Topics [ market analysis financial crisis silver investing gold market gold investment silver market ]

Gold prices have continued their positive market run in Q2 2020, with the yellow metal trading above USD 1,700 per troy ounce.

The spread of COVID-19 and the economic fallout from steps taken to contain it have been major drivers of gold’s upward move as risk-conscious investors take steps to diversify their portfolios.

The last time the market experienced such huge global economic impact was during the 2008 Global Financial Crisis (GFC) when gold’s upward trajectory seemed to mirror what we’ve seen so far in 2020. 

This has led to speculation that gold’s current behaviour is essentially a repeat of its performance during the GFC. 

While there are certainly similarities between the gold market during both crises, there are also significant differences.

We explore these below.

Key similarities between COVID-19 and the GFC

1. Gold price movements 

Gold prices were strong leading into the GFC, suffered a correction as a liquidity crunch saw investors desperate to raise cash, and then rebounded. 

A similar dynamic is at play today. Gold prices shot higher after a dip in March 2020, down from record highs as the crisis escalated around the world. 

2. Demand for the precious metal

There is no denying a surge in demand for gold in recent months, with The Perth Mint recording its highest ever month for sales in April 2020. 

Sales also peaked during the GFC, with General Manager Minted Products, Neil Vance, commenting to The Canberra Times that “we have seen sales in the last two months that we haven’t seen since the Global Financial Crisis in 2008 and 2009.” 

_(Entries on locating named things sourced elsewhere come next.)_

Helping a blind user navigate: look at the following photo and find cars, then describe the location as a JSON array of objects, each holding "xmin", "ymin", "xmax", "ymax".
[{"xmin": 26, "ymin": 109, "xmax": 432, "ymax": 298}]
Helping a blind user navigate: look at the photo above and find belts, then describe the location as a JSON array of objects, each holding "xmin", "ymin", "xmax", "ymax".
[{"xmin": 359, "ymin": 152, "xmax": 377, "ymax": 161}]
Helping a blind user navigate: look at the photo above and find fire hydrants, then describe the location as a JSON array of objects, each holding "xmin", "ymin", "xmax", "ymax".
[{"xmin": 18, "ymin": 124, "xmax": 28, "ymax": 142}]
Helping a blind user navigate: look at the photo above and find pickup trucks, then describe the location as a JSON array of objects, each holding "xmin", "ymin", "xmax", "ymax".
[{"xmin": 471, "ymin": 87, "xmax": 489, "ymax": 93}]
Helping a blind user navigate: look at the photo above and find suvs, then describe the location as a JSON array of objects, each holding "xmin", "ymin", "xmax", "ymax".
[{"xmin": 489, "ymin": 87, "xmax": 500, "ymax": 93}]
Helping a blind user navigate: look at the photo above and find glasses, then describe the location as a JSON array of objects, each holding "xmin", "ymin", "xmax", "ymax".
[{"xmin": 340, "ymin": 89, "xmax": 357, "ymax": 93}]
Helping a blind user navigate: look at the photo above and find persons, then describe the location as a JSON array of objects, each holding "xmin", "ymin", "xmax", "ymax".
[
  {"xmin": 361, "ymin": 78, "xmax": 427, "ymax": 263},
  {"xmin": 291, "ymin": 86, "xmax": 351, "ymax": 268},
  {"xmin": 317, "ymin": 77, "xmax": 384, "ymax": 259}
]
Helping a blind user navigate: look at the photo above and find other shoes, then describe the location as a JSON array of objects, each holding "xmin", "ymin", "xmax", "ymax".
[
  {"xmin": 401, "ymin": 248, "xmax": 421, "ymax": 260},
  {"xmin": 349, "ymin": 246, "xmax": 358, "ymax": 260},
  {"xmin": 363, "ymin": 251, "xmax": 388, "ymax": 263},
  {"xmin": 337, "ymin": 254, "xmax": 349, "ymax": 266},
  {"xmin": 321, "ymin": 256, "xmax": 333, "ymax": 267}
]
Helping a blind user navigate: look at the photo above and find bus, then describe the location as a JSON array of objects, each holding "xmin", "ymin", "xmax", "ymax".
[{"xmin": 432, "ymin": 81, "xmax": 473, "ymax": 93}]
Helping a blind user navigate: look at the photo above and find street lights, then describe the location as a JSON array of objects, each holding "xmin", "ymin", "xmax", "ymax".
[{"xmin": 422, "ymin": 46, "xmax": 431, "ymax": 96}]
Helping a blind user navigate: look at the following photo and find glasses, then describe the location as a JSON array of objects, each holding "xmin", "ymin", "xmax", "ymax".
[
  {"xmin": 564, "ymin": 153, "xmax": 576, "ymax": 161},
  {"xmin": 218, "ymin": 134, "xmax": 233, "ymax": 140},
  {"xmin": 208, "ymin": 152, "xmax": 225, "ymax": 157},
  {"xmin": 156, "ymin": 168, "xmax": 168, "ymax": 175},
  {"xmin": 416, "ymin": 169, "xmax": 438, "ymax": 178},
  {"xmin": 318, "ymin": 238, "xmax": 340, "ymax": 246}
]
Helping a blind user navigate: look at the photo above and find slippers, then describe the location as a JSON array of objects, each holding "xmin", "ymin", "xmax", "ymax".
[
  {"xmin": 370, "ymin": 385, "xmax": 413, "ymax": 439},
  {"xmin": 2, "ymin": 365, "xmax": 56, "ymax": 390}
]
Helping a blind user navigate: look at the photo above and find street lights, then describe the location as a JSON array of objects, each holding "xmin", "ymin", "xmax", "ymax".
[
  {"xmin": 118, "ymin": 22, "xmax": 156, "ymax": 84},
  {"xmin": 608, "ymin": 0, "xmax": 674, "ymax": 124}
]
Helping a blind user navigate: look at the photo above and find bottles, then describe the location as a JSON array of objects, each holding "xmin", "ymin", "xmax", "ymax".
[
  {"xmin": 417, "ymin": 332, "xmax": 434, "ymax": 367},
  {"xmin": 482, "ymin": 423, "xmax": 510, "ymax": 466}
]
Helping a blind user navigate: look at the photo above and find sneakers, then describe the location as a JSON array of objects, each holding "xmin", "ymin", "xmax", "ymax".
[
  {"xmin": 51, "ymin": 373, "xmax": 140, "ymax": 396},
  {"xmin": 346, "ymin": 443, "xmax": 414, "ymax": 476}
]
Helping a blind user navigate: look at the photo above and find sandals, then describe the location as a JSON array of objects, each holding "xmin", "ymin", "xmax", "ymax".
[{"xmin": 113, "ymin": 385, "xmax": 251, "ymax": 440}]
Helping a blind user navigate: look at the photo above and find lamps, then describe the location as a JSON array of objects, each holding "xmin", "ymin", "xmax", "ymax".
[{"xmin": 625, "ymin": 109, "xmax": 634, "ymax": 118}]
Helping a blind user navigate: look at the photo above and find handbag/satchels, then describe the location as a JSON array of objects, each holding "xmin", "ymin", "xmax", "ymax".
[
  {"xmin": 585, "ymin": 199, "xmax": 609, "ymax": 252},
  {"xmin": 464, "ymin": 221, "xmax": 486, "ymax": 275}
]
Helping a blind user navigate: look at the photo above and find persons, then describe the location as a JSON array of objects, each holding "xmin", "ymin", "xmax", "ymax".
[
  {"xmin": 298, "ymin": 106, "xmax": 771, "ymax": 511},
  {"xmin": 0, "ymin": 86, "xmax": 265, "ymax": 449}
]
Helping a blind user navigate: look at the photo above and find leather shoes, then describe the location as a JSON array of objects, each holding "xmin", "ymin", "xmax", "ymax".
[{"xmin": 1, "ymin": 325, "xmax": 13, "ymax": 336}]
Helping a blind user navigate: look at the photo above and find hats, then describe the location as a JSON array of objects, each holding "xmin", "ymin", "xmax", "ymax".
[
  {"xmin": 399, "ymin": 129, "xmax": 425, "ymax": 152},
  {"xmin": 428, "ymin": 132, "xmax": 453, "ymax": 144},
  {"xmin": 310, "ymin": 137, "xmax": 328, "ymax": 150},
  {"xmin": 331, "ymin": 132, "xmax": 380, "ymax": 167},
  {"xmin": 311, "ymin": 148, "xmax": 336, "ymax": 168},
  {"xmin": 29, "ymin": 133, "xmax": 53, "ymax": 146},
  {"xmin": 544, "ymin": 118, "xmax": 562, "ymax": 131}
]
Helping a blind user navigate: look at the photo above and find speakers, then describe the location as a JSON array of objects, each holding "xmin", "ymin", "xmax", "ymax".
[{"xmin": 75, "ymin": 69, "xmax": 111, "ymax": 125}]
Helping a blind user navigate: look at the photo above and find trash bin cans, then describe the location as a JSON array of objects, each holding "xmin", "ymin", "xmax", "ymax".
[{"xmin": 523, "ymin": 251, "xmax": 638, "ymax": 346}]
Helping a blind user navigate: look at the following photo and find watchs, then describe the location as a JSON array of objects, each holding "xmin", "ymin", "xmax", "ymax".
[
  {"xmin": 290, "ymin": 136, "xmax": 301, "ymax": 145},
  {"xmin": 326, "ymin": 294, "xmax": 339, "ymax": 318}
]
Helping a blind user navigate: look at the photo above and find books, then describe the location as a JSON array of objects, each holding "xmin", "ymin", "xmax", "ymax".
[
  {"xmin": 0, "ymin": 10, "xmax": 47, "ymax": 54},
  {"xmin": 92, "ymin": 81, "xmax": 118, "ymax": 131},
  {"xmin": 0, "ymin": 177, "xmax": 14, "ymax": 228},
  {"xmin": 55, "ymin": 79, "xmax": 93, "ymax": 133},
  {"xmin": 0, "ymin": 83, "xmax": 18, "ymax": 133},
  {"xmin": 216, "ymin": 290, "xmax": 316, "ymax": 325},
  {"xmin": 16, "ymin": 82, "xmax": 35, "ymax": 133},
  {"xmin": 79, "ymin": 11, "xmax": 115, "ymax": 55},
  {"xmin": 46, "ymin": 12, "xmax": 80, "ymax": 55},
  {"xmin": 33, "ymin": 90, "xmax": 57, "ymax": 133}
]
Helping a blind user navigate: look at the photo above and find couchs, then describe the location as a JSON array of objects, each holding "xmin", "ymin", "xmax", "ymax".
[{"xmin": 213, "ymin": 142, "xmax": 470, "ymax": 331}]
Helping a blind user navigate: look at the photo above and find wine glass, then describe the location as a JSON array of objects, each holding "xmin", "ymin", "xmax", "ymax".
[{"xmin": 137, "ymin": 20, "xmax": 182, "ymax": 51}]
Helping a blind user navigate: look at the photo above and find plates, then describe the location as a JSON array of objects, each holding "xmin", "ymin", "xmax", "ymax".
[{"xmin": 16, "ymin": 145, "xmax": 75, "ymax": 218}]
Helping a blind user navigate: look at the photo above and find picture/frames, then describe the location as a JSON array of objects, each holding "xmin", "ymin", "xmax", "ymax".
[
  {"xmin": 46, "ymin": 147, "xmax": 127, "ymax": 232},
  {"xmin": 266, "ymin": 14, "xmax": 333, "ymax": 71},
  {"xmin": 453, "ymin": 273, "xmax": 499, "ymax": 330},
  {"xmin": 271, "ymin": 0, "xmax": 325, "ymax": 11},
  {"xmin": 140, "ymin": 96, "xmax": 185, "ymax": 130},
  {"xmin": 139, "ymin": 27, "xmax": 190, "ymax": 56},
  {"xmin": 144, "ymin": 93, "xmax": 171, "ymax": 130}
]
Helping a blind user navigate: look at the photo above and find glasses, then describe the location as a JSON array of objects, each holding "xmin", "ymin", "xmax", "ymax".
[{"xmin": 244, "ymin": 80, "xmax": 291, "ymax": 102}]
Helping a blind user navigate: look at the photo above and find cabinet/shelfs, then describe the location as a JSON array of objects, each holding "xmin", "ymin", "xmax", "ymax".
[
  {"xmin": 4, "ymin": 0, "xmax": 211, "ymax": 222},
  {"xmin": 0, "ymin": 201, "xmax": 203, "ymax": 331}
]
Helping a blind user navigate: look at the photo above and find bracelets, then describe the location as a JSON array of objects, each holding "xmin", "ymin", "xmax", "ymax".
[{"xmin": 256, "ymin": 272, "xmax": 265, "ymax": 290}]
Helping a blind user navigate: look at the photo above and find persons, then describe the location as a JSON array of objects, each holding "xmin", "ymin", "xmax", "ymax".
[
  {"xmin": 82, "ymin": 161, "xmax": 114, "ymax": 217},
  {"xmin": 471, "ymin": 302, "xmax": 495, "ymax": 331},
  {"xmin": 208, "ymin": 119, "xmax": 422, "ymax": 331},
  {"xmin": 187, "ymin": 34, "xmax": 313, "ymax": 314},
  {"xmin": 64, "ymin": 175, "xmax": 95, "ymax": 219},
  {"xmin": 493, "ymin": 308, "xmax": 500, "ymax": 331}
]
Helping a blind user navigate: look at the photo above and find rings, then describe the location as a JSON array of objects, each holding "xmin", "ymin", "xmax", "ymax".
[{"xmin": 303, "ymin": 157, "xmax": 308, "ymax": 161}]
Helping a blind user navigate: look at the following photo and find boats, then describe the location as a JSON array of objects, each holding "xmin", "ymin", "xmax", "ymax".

3. Managed money activity 


Managed money, a means of investment whereby investors rely on the decisions of professional investment managers rather than their own, has seen a similar movement in activity during the two crises.

Managed money long positions rose from around 65,000 contracts to more than 200,000 contracts at the beginning of the GFC. Following the announcement of quantitative easing (QE) packages they dropped to below 63,000 before increasing over the subsequent 12 months to more than 225,000 contracts as spectators helped push the gold price up by more than 45%. 

Ahead of the global economic shutdown caused by COVID-19, managed money long positions rose strongly from just 80,000 contracts in November 2018 to almost 280,000 by late February 2020. Over the past three months they have again been pared back, dropping to just over 140,000 by 12 May 2020. 

4. Equity valuations

The Shiller CAPE price-to-earnings ratio shows that equities peaked at a price earnings multiple of around 30 in 2007.
 
Today, despite the sharp sell-off seen during the first quarter of 2020, the latest estimates suggest multiples are still sitting around 30. This is roughly the same valuation point seen before the more than 50% decline in equities during the GFC. 

History demonstrated that investors who hedged against the risk of a sharply falling equity market during the GFC strongly outperformed those who didn’t. 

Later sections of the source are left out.